→ Exercise objective: Wherever the string "States" shows up in the data below, copy the whole line.

>>>

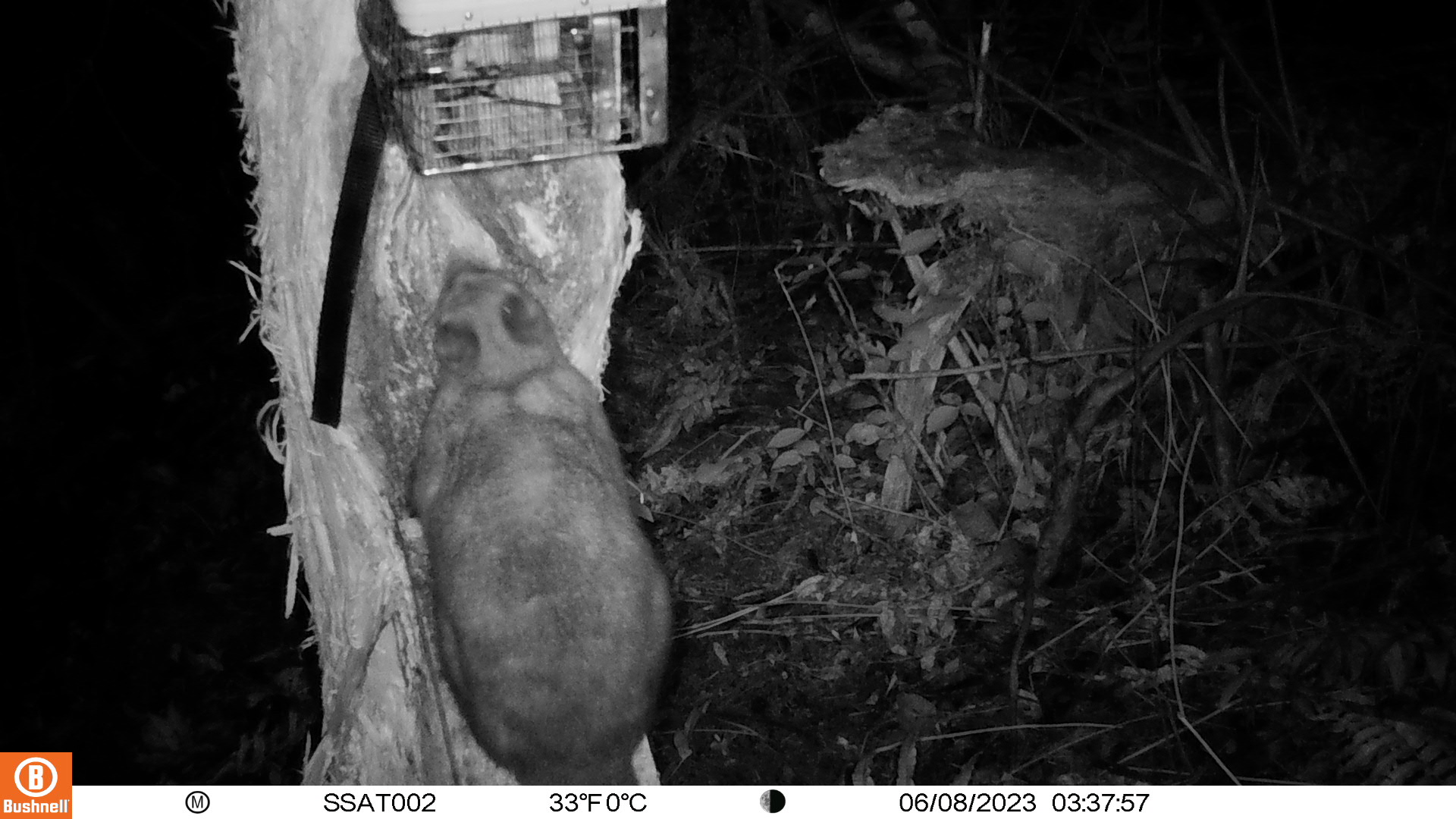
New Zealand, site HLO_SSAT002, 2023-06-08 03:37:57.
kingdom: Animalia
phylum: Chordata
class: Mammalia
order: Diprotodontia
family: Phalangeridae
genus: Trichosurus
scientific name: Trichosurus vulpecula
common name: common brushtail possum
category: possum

<<<
>>>

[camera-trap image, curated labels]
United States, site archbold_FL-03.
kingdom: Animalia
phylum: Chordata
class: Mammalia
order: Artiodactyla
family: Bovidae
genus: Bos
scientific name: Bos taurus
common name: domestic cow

<<<
>>>

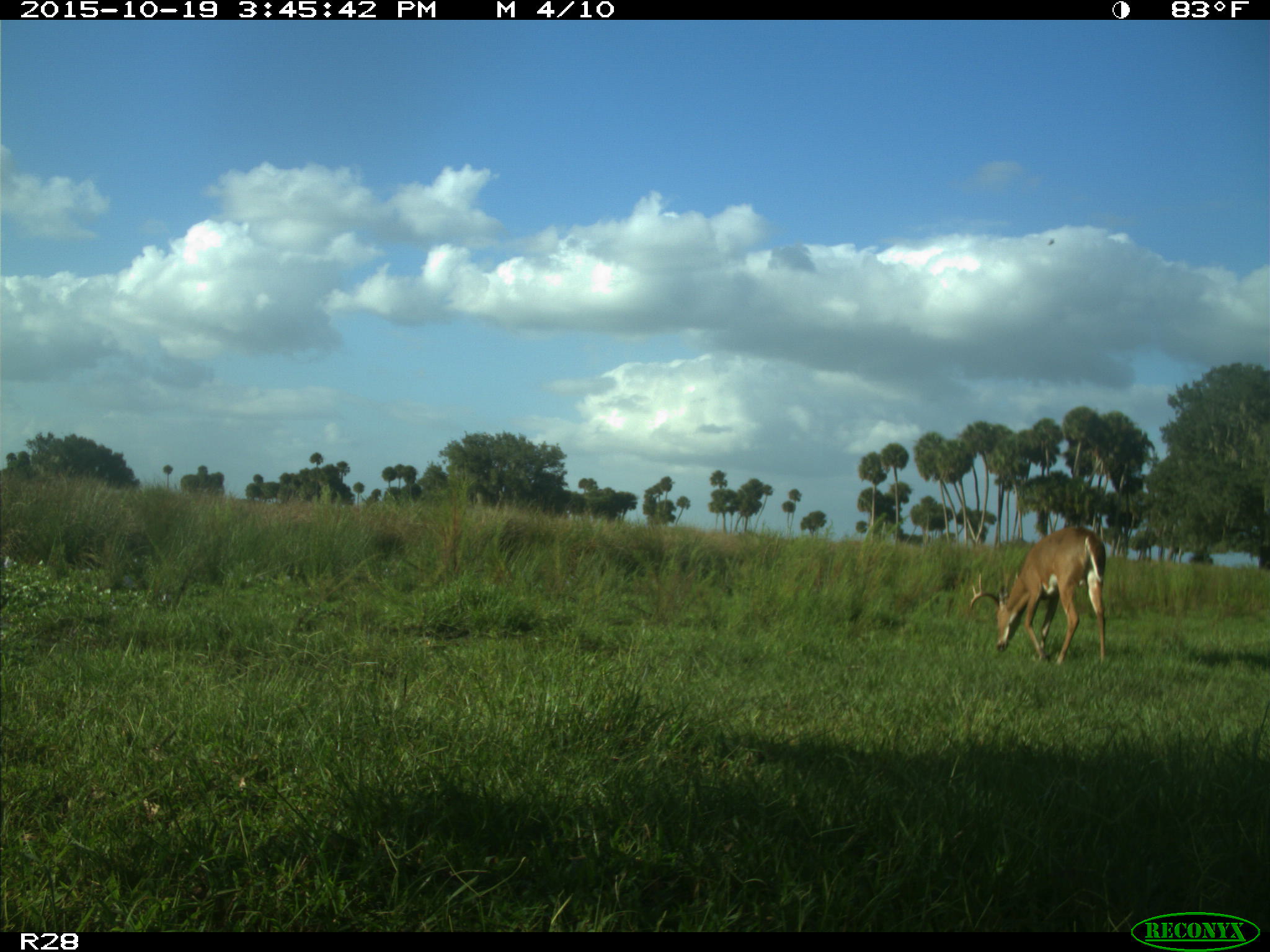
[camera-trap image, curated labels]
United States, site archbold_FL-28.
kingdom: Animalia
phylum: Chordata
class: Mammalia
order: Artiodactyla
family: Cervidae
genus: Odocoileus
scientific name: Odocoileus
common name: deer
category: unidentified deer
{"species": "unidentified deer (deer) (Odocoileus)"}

<<<

→ Worked solution:
United States, site archbold_FL-03.
United States, site archbold_FL-28.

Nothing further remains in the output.